Even more sinister, the Order hadn’t merely taken Jamie. They’d carved strange symbols—sigils—into his back and chest, symbols that no one in Eldrich could decipher.

Some kind of spell, perhaps? Natalie didn’t want to talk about it, but Meaghan could tell the sigils worried her. Jamie’s other wounds were healing, and—with the exception of the two lines along his spine where his wings had been cut from his back—would disappear or leave only minor scars.

But the sigils—the skin had closed over them rapidly, leaving raised, ropey lines. Bright red against his skin, each sigil was clearly delineated. Someone who knew the language could read Jamie like a book.

Only no one knew the language. And now Jamie was manifesting poltergeist activity, which city hall amplified into a powerful threat to those around him.

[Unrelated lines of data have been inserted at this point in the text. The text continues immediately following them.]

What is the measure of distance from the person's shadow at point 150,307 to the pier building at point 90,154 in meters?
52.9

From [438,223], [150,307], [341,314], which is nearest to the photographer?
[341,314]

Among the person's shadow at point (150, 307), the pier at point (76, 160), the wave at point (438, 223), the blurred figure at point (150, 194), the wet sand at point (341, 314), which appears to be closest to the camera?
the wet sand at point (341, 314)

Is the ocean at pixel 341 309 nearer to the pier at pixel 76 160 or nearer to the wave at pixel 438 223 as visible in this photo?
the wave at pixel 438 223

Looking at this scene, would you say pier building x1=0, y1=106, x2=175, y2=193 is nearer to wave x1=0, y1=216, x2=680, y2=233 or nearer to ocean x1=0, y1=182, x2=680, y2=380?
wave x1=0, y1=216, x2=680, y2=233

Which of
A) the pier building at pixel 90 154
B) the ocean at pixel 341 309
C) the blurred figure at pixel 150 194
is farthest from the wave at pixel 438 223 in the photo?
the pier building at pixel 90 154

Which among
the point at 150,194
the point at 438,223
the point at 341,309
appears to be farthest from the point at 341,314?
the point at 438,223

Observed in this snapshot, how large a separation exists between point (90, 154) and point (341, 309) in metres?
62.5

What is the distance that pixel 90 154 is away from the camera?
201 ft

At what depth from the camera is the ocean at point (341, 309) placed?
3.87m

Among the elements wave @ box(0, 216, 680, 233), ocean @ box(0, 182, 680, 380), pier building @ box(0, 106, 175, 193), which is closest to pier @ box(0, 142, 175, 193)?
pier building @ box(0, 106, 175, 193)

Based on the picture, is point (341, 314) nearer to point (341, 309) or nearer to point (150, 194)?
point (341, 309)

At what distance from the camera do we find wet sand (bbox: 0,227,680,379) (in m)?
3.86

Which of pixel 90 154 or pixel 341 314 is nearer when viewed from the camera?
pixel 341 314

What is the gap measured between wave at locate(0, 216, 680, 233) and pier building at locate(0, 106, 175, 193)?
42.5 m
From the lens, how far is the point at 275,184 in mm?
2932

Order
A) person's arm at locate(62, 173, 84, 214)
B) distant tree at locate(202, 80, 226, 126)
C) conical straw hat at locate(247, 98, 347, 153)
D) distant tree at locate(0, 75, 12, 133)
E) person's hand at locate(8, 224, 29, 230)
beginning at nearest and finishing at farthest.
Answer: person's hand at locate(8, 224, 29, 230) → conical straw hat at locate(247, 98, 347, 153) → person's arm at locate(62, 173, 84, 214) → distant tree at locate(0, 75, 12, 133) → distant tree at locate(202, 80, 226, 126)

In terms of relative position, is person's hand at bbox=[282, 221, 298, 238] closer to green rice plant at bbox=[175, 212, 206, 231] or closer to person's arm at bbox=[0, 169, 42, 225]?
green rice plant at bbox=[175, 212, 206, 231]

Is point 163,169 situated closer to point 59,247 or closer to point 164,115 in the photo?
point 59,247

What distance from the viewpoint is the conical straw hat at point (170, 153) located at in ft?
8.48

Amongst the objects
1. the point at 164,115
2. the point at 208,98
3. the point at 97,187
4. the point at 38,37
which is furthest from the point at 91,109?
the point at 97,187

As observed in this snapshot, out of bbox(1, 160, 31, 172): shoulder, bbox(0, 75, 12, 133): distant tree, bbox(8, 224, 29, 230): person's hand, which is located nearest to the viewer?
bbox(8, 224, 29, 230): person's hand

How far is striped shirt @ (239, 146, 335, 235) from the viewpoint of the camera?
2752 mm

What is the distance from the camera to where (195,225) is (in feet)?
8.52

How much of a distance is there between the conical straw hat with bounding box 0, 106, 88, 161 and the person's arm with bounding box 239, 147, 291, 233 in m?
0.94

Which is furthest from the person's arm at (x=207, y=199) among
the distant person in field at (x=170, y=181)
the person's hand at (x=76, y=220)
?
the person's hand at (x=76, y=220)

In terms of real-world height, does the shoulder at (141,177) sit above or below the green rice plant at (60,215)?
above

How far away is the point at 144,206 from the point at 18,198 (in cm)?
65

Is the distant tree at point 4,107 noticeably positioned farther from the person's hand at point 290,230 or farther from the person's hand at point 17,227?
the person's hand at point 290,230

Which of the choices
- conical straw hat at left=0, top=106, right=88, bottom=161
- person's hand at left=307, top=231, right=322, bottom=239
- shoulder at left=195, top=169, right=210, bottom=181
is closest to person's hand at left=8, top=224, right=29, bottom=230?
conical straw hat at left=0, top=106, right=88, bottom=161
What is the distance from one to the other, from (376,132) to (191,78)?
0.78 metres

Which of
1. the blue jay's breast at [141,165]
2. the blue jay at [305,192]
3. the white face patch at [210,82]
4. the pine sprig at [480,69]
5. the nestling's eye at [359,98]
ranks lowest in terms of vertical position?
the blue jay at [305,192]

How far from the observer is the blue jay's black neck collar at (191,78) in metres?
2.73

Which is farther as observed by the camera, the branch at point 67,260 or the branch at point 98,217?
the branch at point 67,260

They had to move him out of that office. Meaghan considered cooking up some excuse to get funding to build out more of the attic. But considering that the council approved all funding requests and all funding requests had to be filtered first through Emily Proctor—who would love to see Jamie set Meaghan on fire—that was probably not a viable solution.

Moving him somewhere else in the building might work or it might merely spread the poltergeist activity, albeit a milder form, to the other floors. It was already happening at home when he wasn’t anywhere near his office.

There was a third possibility. Maybe Jamie needed more time away. Poltergeists, magic sigils, and paranormally enhanced office space aside, he was barely functional. He stared out the window all day. He rarely spoke. Hallam and Associates wouldn’t be handing his cases back anytime soon.

With his short-term disability leave benefits exhausted and no vacation or sick days left, Jamie’s only option was the Family Medical Leave Act. But FMLA leave would be unpaid. His wife, Patrice, worked as a nurse at the local clinic, but without Jamie’s salary, they’d run into financial trouble before long. The one advantage to FMLA, one that maybe had to be considered, was that Jamie couldn’t be fired while taking it.

Meaghan stopped again to catch her breath and decided she was done for the day. She’d do a few easy cool-down laps and head home.

Patrice claimed everything was fine, but the harried shadows under her eyes said otherwise. The kids seemed sad and withdrawn, and Liddy, Jamie’s four-year-old daughter, refused to go near him, insisting he wasn’t her father.

Not that Jamie noticed. He merely sat, staring out the window.

And now doors were slamming, dishes were flying, and, in city hall at least, things were bursting into flames.

Meaghan finished her final cool-down lap and climbed out of the pool. At least dinner would be waiting when she got home. And Jamie wasn’t the only quasi-son she had to worry about. Time to see what sort of trouble Jhoro had gotten into today.